The other fact is that, if, by chance, China were to choose this awful moment to seek to do with Taiwan what it has done with Hong Kong and Macao -- eliminating them as a separate entity -- there would be virtually nothing the United States could do about it, stretched as we are militarily in Iraq. Fortunately, it is unlikely that China will do what it could do in that domain because it knows that eventually, for a combination of economic and political reasons, Taiwan will drop like a ripe fruit into its hands. Why raise a terrible fuss by grabbing by force what is going to come to you in any case? The Chinese also have a much longer sense of time than Americans do: 50 or 100 years is virtually nothing when your country has a history 7,000 years long and considers itself "the center of the world."
I could do more "yellow peril" argumentation, but let's look at the other side of the ledger. There are a lot of facts about China that automatically limit what it and its government can ever do. Most of them also are not true of the United States, not serving as internal limitations on American performance and actions.
One is the size of the population of China, which currently stands at 1.3 billion, four times America's some 300 million. On the one hand, they constitute an amazing market for Chinese and foreign goods. On the other hand, the task of providing social services, including education, health care and infrastructure, to a population of that size is numbing in its magnitude and complexity.
A second constraint on China's actions is the complexity of peoples that make up the 1.3 billion. China has throughout its history been troubled by regionalism, reflecting the different groups -- speaking different languages -- that make up what is called "China." In the pre-Communist days before 1949, the country was constantly tormented by the wars and other problems generated by the warlords who ruled the different regions. It is generally considered that the reason Japan rolled over China so easily in the 1930s was divisions among the Chinese that hobbled their ability to defend the country.

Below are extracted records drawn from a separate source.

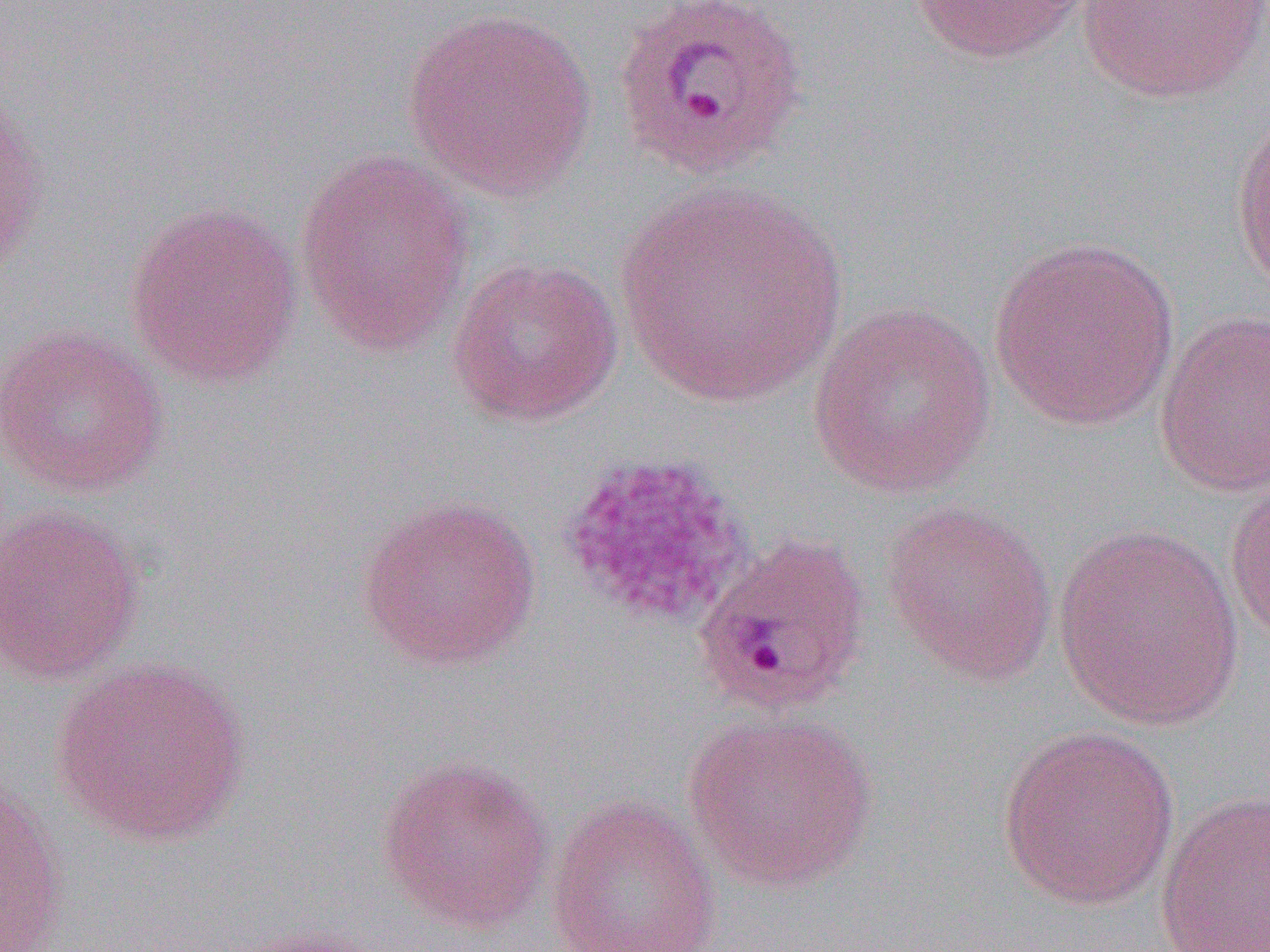

{
  "slide_level_diagnosis": "Plasmodium ovale",
  "uninfected_red_blood_cell_locations": "approximate bounding boxes as [x1, y1, x2, y2] in pixels: [905, 0, 1095, 65], [1076, 1, 1270, 103], [403, 8, 597, 200], [1, 84, 49, 288], [1229, 104, 1270, 298], [294, 148, 474, 356], [615, 184, 846, 408], [123, 200, 304, 388], [988, 235, 1181, 430], [446, 256, 624, 427], [806, 302, 998, 499], [1154, 310, 1270, 498], [0, 324, 171, 498], [1225, 475, 1270, 646], [355, 494, 542, 672], [879, 501, 1058, 686], [0, 503, 145, 686], [1052, 522, 1247, 730], [51, 656, 253, 847], [682, 709, 880, 892], [997, 725, 1180, 911], [375, 754, 556, 934], [0, 778, 67, 952], [1155, 789, 1270, 951], [546, 794, 723, 952], [217, 924, 392, 952]",
  "magnification": "1000x",
  "field_of_view": "single",
  "image_size": "1270×952 pixels",
  "preparation": "thin blood smear",
  "plasmodium_ovale_infected_red_blood_cell_locations": "approximate bounding boxes as [x1, y1, x2, y2] in pixels: [612, 0, 810, 182], [692, 531, 872, 719]",
  "platelet_locations": "approximate bounding boxes as [x1, y1, x2, y2] in pixels: [558, 452, 753, 630]",
  "modality": "light microscopy"
}Classify this cell by malaria status.
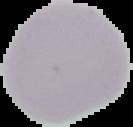
Uninfected.

From a thin blood smear. Cell region segmented out of the field of view; the surrounding area is masked to black. Image is 133×127 pixels.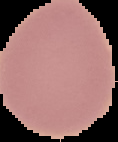

malaria status = uninfected
image type = segmented cell region on a black background
image size = 118×142 pixels
preparation = thin blood film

The Communist government has striven mightily to smooth over these differences, with some success, but there is still considerable rivalry and lack of cooperation among the different regions of the country, reinforced to a degree by the size and ubiquity of the 2.5 million Chinese People's Liberation Army.
Finally, there is the very basic problem of any growing economy: the distribution of wealth among the population. China is currently growing at 8 to 9 percent a year. It has the full range of wealth represented in its population, from the rural peasant still farming with animal traction as he did centuries ago, to an elite of Shanghai Hiltons who make spoiled American brats look like paragons of enlightened generosity.
So, at the moment it's a gamble: Will China's own internal limiting factors keep America safe from its overtaking and passing us, while -- or if -- we sort ourselves out? I would have to say at this moment that they will, but our own continued relative well-being in that regard will depend to a large degree on America's own ability to clean up its act.